Serum CS levels were determined in the samples collected at night using an EIA kit (K014-H1, Abor assays, Ann Arbor, USA). The assay has intra- and inter-assay coefficients of variation of 6.3% and 7.5% respectively at a concentration of 2,500 pg/mL, and a limit of detection of 16.9 pg/mL. Serum total osteocalcin and insulin levels were measured in cardiac blood with an Osteocalcin ELISA assay (#60–1305, Immutopics, San Clemente, USA) and Ultrasensitive Mouse Insulin ELISA kit (#90080, Chrystal Chem, Inc, Downers Grove, IL, USA), respectively. The Mouse Osteocalcin ELISA Kit has intra- and inter-assay coefficients of variation of 3.7% and 6.1% respectively at a concentration of 25 ng/mL and a limit of detection of 0.4 ng/mL. The detection limit of the Ultrasensitive Mouse Insulin ELISA kit is 0.05 ng/ml and intra- and inter-assay coefficients of variation are reported to be ≤10.0% All assays were run according to the protocols provided by the manufacturers.

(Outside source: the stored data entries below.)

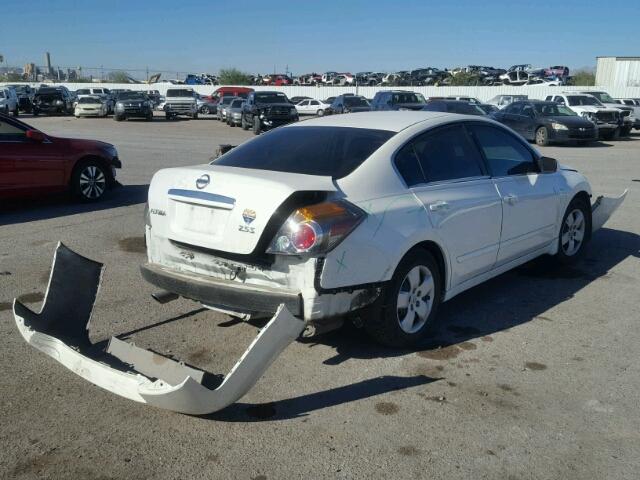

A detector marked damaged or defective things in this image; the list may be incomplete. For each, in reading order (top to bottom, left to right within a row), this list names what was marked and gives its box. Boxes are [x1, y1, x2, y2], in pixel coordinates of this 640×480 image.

cracked bumper cover [12, 246, 306, 414]
detached rear bumper [14, 246, 304, 414]
detached rear bumper [142, 262, 302, 316]
broken tail light [266, 200, 364, 256]
wrecked vehicle [13, 111, 624, 412]
damaged white sedan [13, 111, 624, 412]
crushed car [13, 110, 624, 414]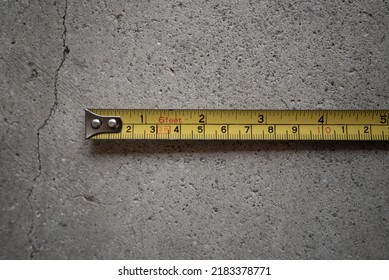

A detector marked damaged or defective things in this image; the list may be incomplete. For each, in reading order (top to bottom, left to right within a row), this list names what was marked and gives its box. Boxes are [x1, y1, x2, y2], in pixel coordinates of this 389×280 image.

crack in concrete [25, 0, 68, 260]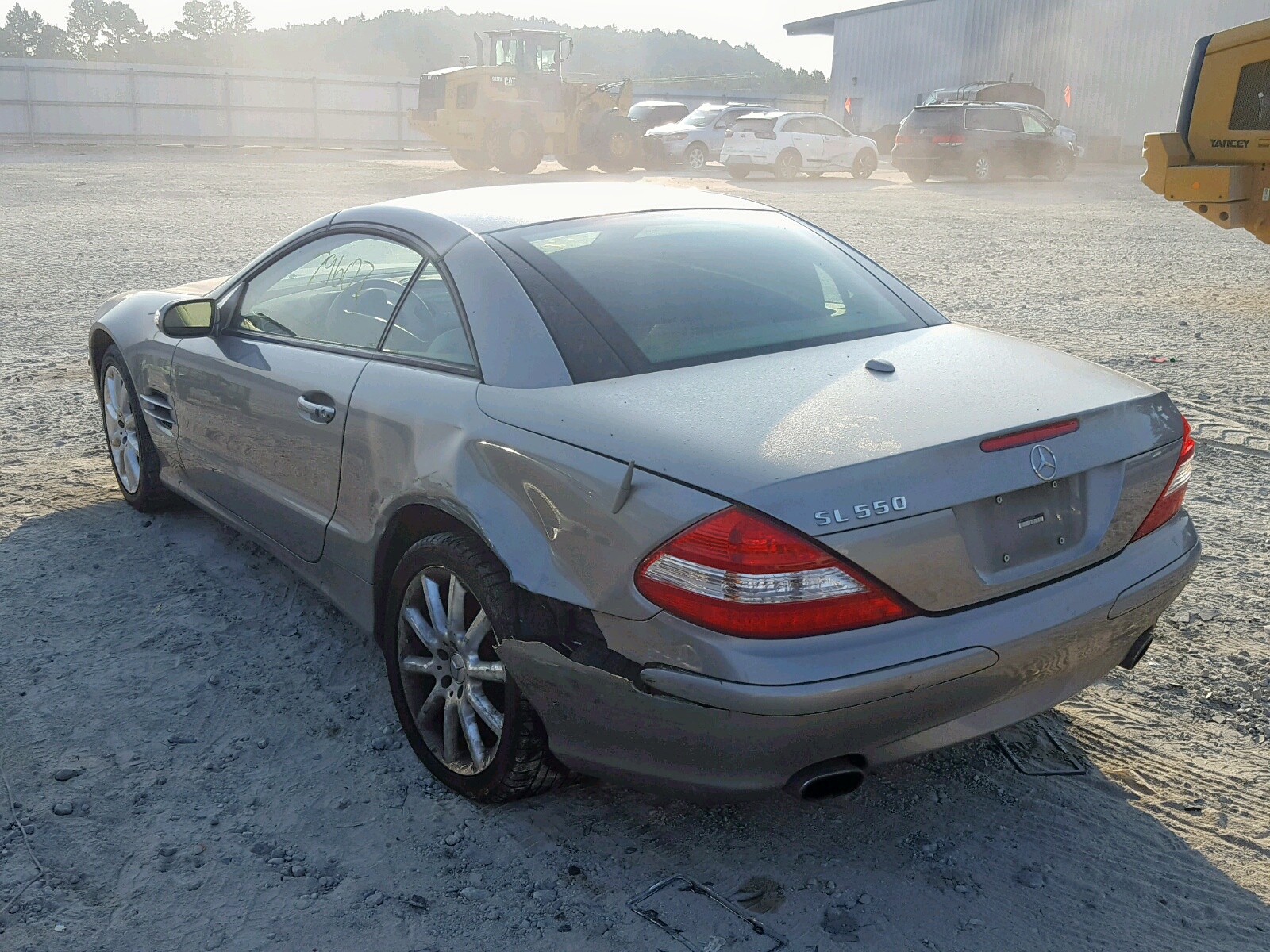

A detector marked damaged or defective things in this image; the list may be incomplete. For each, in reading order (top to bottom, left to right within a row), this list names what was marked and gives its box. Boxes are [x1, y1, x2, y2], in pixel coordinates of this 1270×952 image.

damaged rear quarter panel [322, 360, 730, 622]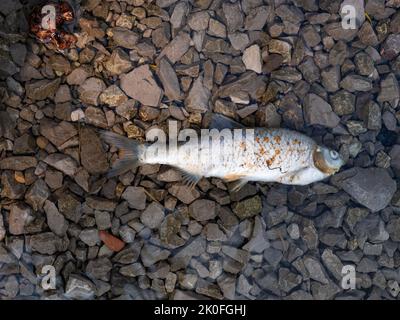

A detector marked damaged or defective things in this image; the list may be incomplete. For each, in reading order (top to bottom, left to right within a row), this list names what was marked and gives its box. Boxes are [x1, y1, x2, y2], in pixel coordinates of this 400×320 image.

rusty metal debris [28, 0, 76, 50]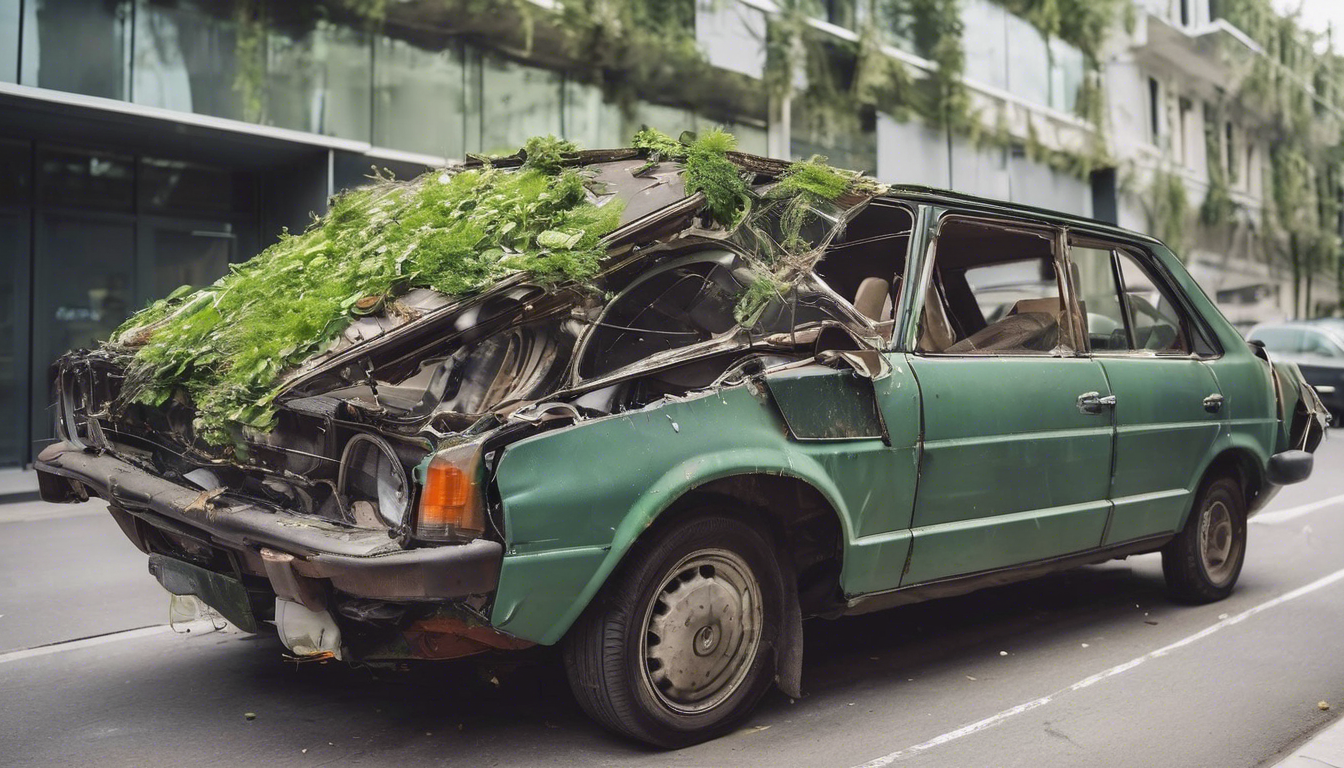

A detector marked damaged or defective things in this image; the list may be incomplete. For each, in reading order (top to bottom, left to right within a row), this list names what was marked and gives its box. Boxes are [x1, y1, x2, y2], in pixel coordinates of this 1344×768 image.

shattered window [576, 252, 744, 380]
shattered window [912, 218, 1072, 356]
exposed car interior [912, 218, 1072, 356]
damaged front bumper [32, 444, 504, 612]
broken headlight [336, 436, 410, 532]
wrecked green car [36, 135, 1328, 748]
abandoned vehicle [36, 134, 1328, 752]
rusted car body [36, 147, 1328, 748]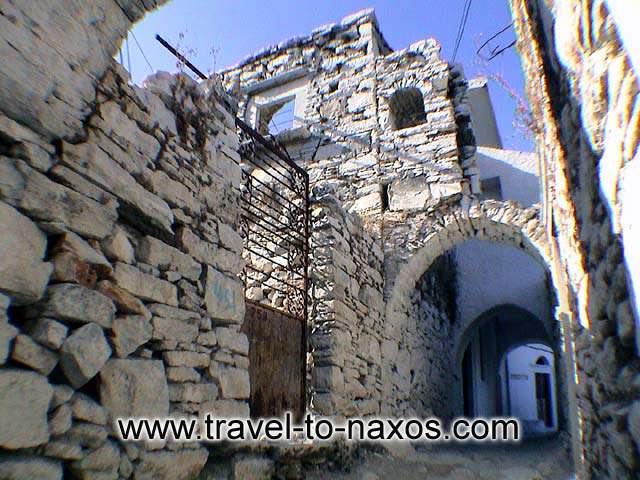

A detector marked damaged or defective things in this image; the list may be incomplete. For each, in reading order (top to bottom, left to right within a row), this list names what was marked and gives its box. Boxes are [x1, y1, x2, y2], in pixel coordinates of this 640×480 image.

rusty metal gate [239, 120, 312, 420]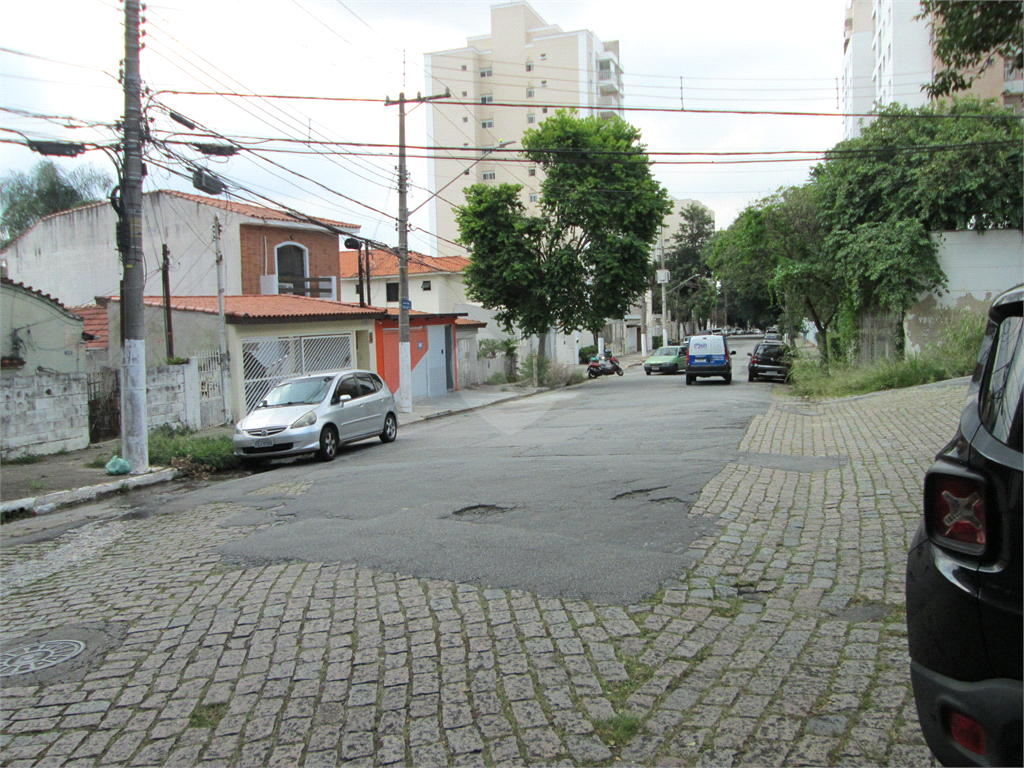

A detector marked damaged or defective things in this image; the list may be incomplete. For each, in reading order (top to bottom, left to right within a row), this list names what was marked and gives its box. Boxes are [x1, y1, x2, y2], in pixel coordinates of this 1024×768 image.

pothole [0, 640, 86, 676]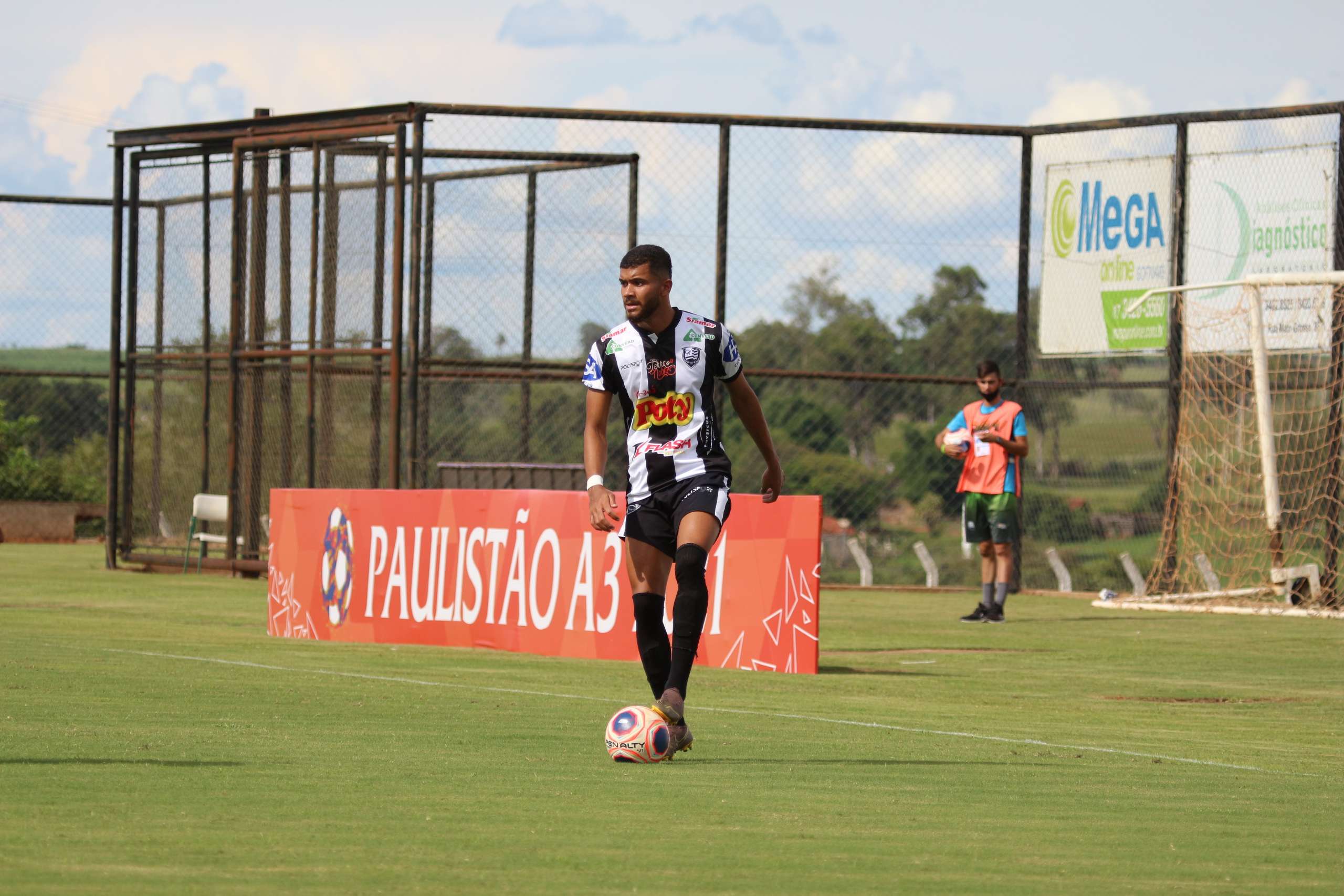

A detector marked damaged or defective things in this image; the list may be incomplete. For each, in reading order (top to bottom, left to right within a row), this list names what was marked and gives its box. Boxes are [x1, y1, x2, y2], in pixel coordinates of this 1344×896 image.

rusty metal structure [92, 100, 1344, 592]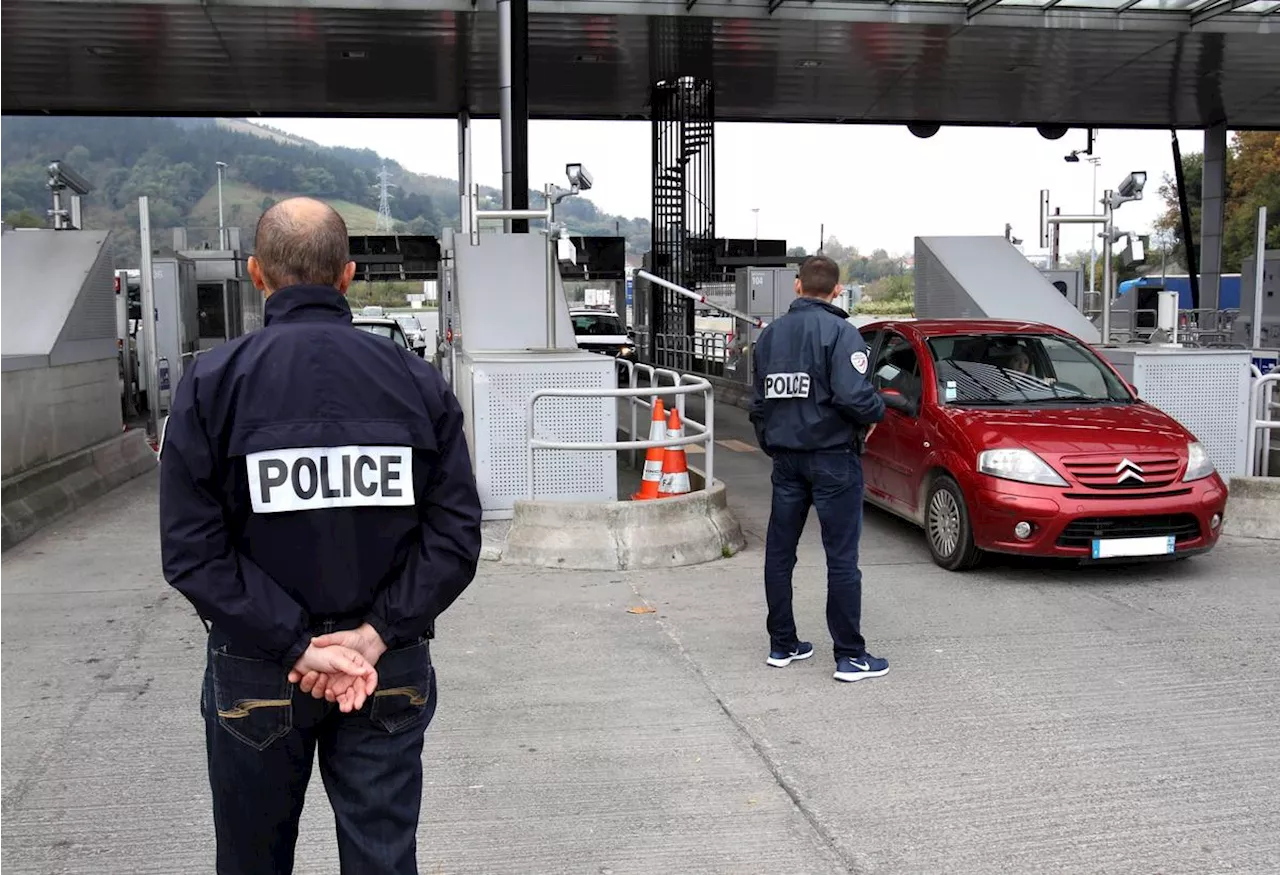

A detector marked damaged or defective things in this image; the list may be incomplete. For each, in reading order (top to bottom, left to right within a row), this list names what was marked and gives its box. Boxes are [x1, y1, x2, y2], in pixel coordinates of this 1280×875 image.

pavement crack [624, 578, 865, 869]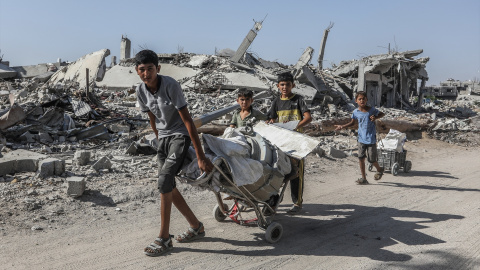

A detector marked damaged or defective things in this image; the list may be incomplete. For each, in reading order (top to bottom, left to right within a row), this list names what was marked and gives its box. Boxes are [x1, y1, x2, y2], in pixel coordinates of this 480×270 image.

broken concrete slab [48, 49, 110, 89]
broken concrete slab [38, 157, 65, 178]
broken concrete slab [66, 176, 86, 197]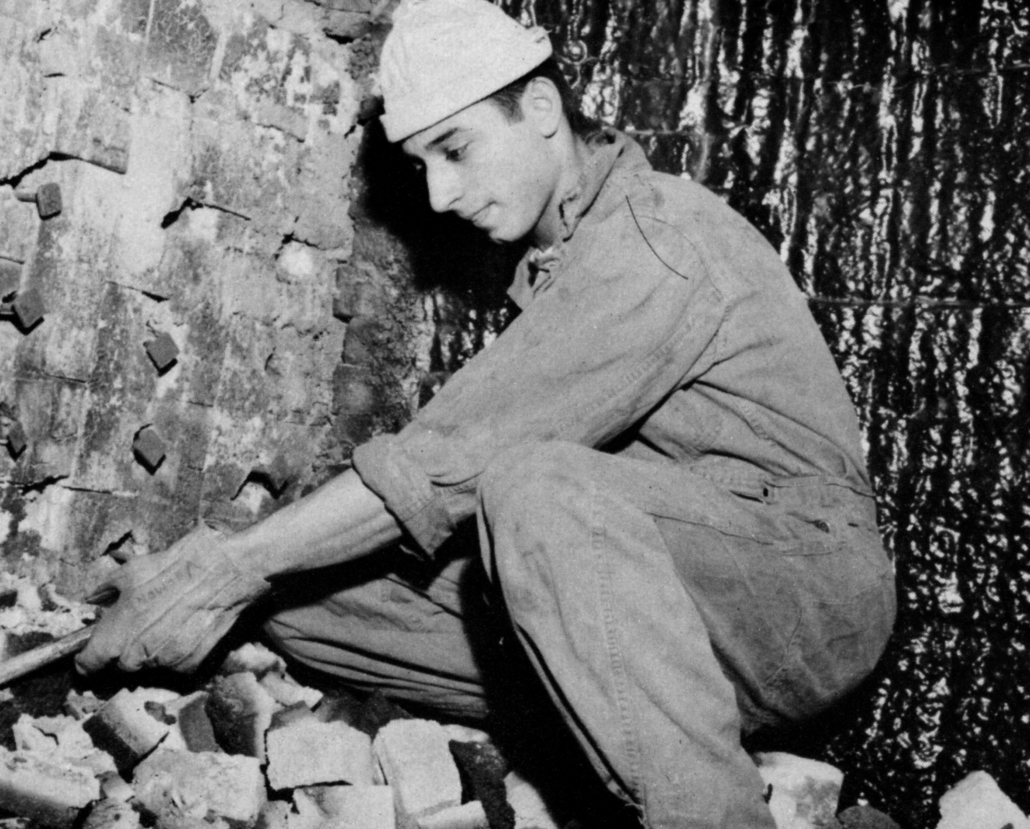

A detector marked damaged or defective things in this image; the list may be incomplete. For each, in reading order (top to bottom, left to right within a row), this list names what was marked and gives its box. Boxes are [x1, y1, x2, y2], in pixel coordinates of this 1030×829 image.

broken brick fragment [144, 333, 180, 372]
broken brick fragment [131, 430, 165, 469]
broken brick fragment [0, 745, 100, 827]
broken brick fragment [82, 683, 175, 770]
broken brick fragment [131, 745, 265, 827]
broken brick fragment [204, 671, 280, 762]
broken brick fragment [265, 712, 374, 790]
broken brick fragment [374, 716, 463, 827]
broken brick fragment [451, 741, 515, 827]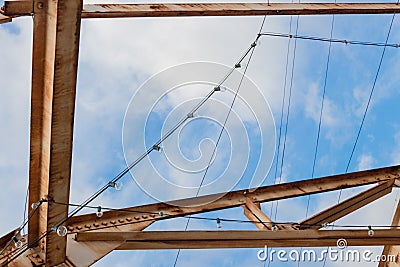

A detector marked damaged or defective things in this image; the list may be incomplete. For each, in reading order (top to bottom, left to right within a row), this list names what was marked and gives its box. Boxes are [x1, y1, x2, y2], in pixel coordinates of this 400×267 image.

rusted metal surface [74, 229, 400, 250]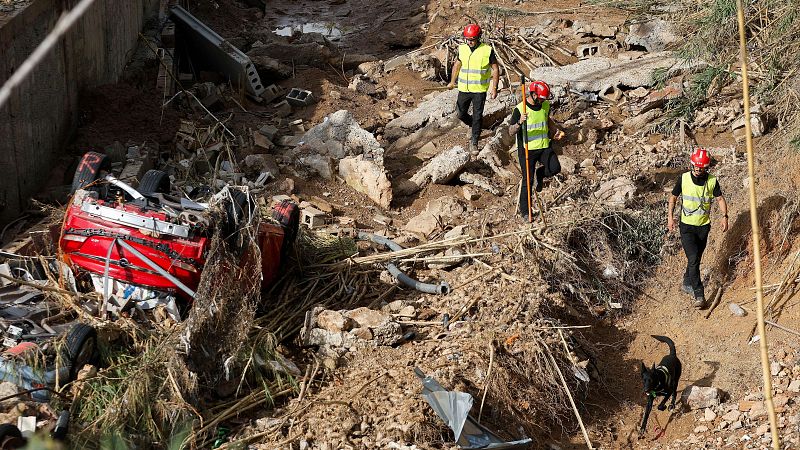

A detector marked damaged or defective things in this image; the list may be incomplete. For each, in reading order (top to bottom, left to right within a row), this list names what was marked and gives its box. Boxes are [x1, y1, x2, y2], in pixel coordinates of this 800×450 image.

overturned red vehicle [59, 151, 296, 316]
broken concrete [410, 145, 472, 192]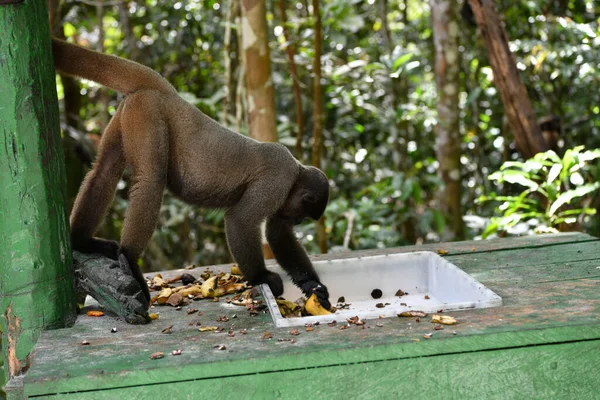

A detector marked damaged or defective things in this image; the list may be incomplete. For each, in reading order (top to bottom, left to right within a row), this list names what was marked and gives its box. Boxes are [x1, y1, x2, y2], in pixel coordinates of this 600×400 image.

RNA extraction and real-time qPCR

The total RNA was extracted from the tibiae using the RNeasy Plus Universal Mini Kit (73404, Qiagen) according to manufacturer’s protocol. The tibiae were homogenized in a bullet blender in ice-cold QiaZol and with frozen bullets (three 32 mm and two 42 mm bullets). The RNA content was quantified with a NanoDrop. cDNA was synthesized using 1 μg RNA and the High Capacity cDNA Reverse Transcription kit (4368814, Applied Biosystem, Life Technologies). qPCR was performed using the Agilent Mx3005P qPCR System (Agilent Technologies, Santa Clara, CA) in a 20 μl reaction mixture containing 10 μl SYBR Green qPCR Master Mix (QUNT95074-012), 5 μl cDNA sample, 15 pmol of forward and reverse gene-specific primer-pairs (TagC, Denmark), and DNase-free water to a total volume of 20 μl. The specific sequences of the primer sets were: osteocalcin F: GCTCTGTCTCTCTGACCTCACA, osteocalcin R: TAGATGCGTTTGTAGGCGG, rpl13a: F: GGAGGGGCAGGTTCTGGTAT and rpl13a R: TGTTGATGCCTTCACAGCGT. The thermal profile was: initial denaturation at 95 °C for 30 s followed by 40 temperature cycles of 95 °C for 5 s, 60 °C for 15 s, and 72 °C for 10 s. The default cycle threshold (CT) value was used. Fold changes in mRNA expression levels were calculated according to the comparative CT method and normalized using the level of rpl13a mRNA as described previously29.

Micro-computed tomography

Following euthanasia, tibiae were dissected from male mice aged 9–12, 47–50 and 62–66 weeks and fixed for two days in 4% paraformaldehyde/PBS. Micro-computed tomography was performed using a SkyScan 1172 (Bruker, Kontich, Belgium) at 100 keV, 100 μA and 590 ms using a 0.5 mm filter. In total, approximately 940 projections were collected per sample at a resolution of 7.4 μm per pixel. GPU Accelerated NRecon software (SkyScan, Kontich, Belgium) and CTAn software (CTAn1.8, Skyscan) were used for three-dimensional reconstruction and analyses, respectively. Two 1-mm-long regions of bone were analyzed. Trabecular bone was analyzed 0.5 mm distal from the growth plate while cortical bone was analyzed 2.5 mm from the growth plate. The scanning and analysis were performed blinded.

Statistical analyses

All calculations and graphical presentations were performed using GraphPad Prism 7 software (GraphPad Software Inc, La Jolla, USA). The effects of corticosterone and mouse genotype were analyzed by two-way analysis of variance (ANOVA) followed by Tukey’s multiple comparison post hoc test. For the comparison of two genotypes, unpaired two-tailed Student’s t-test was used. Data are presented as means ± S.E.M. and significance level is set at P < 0.05 for all analyses.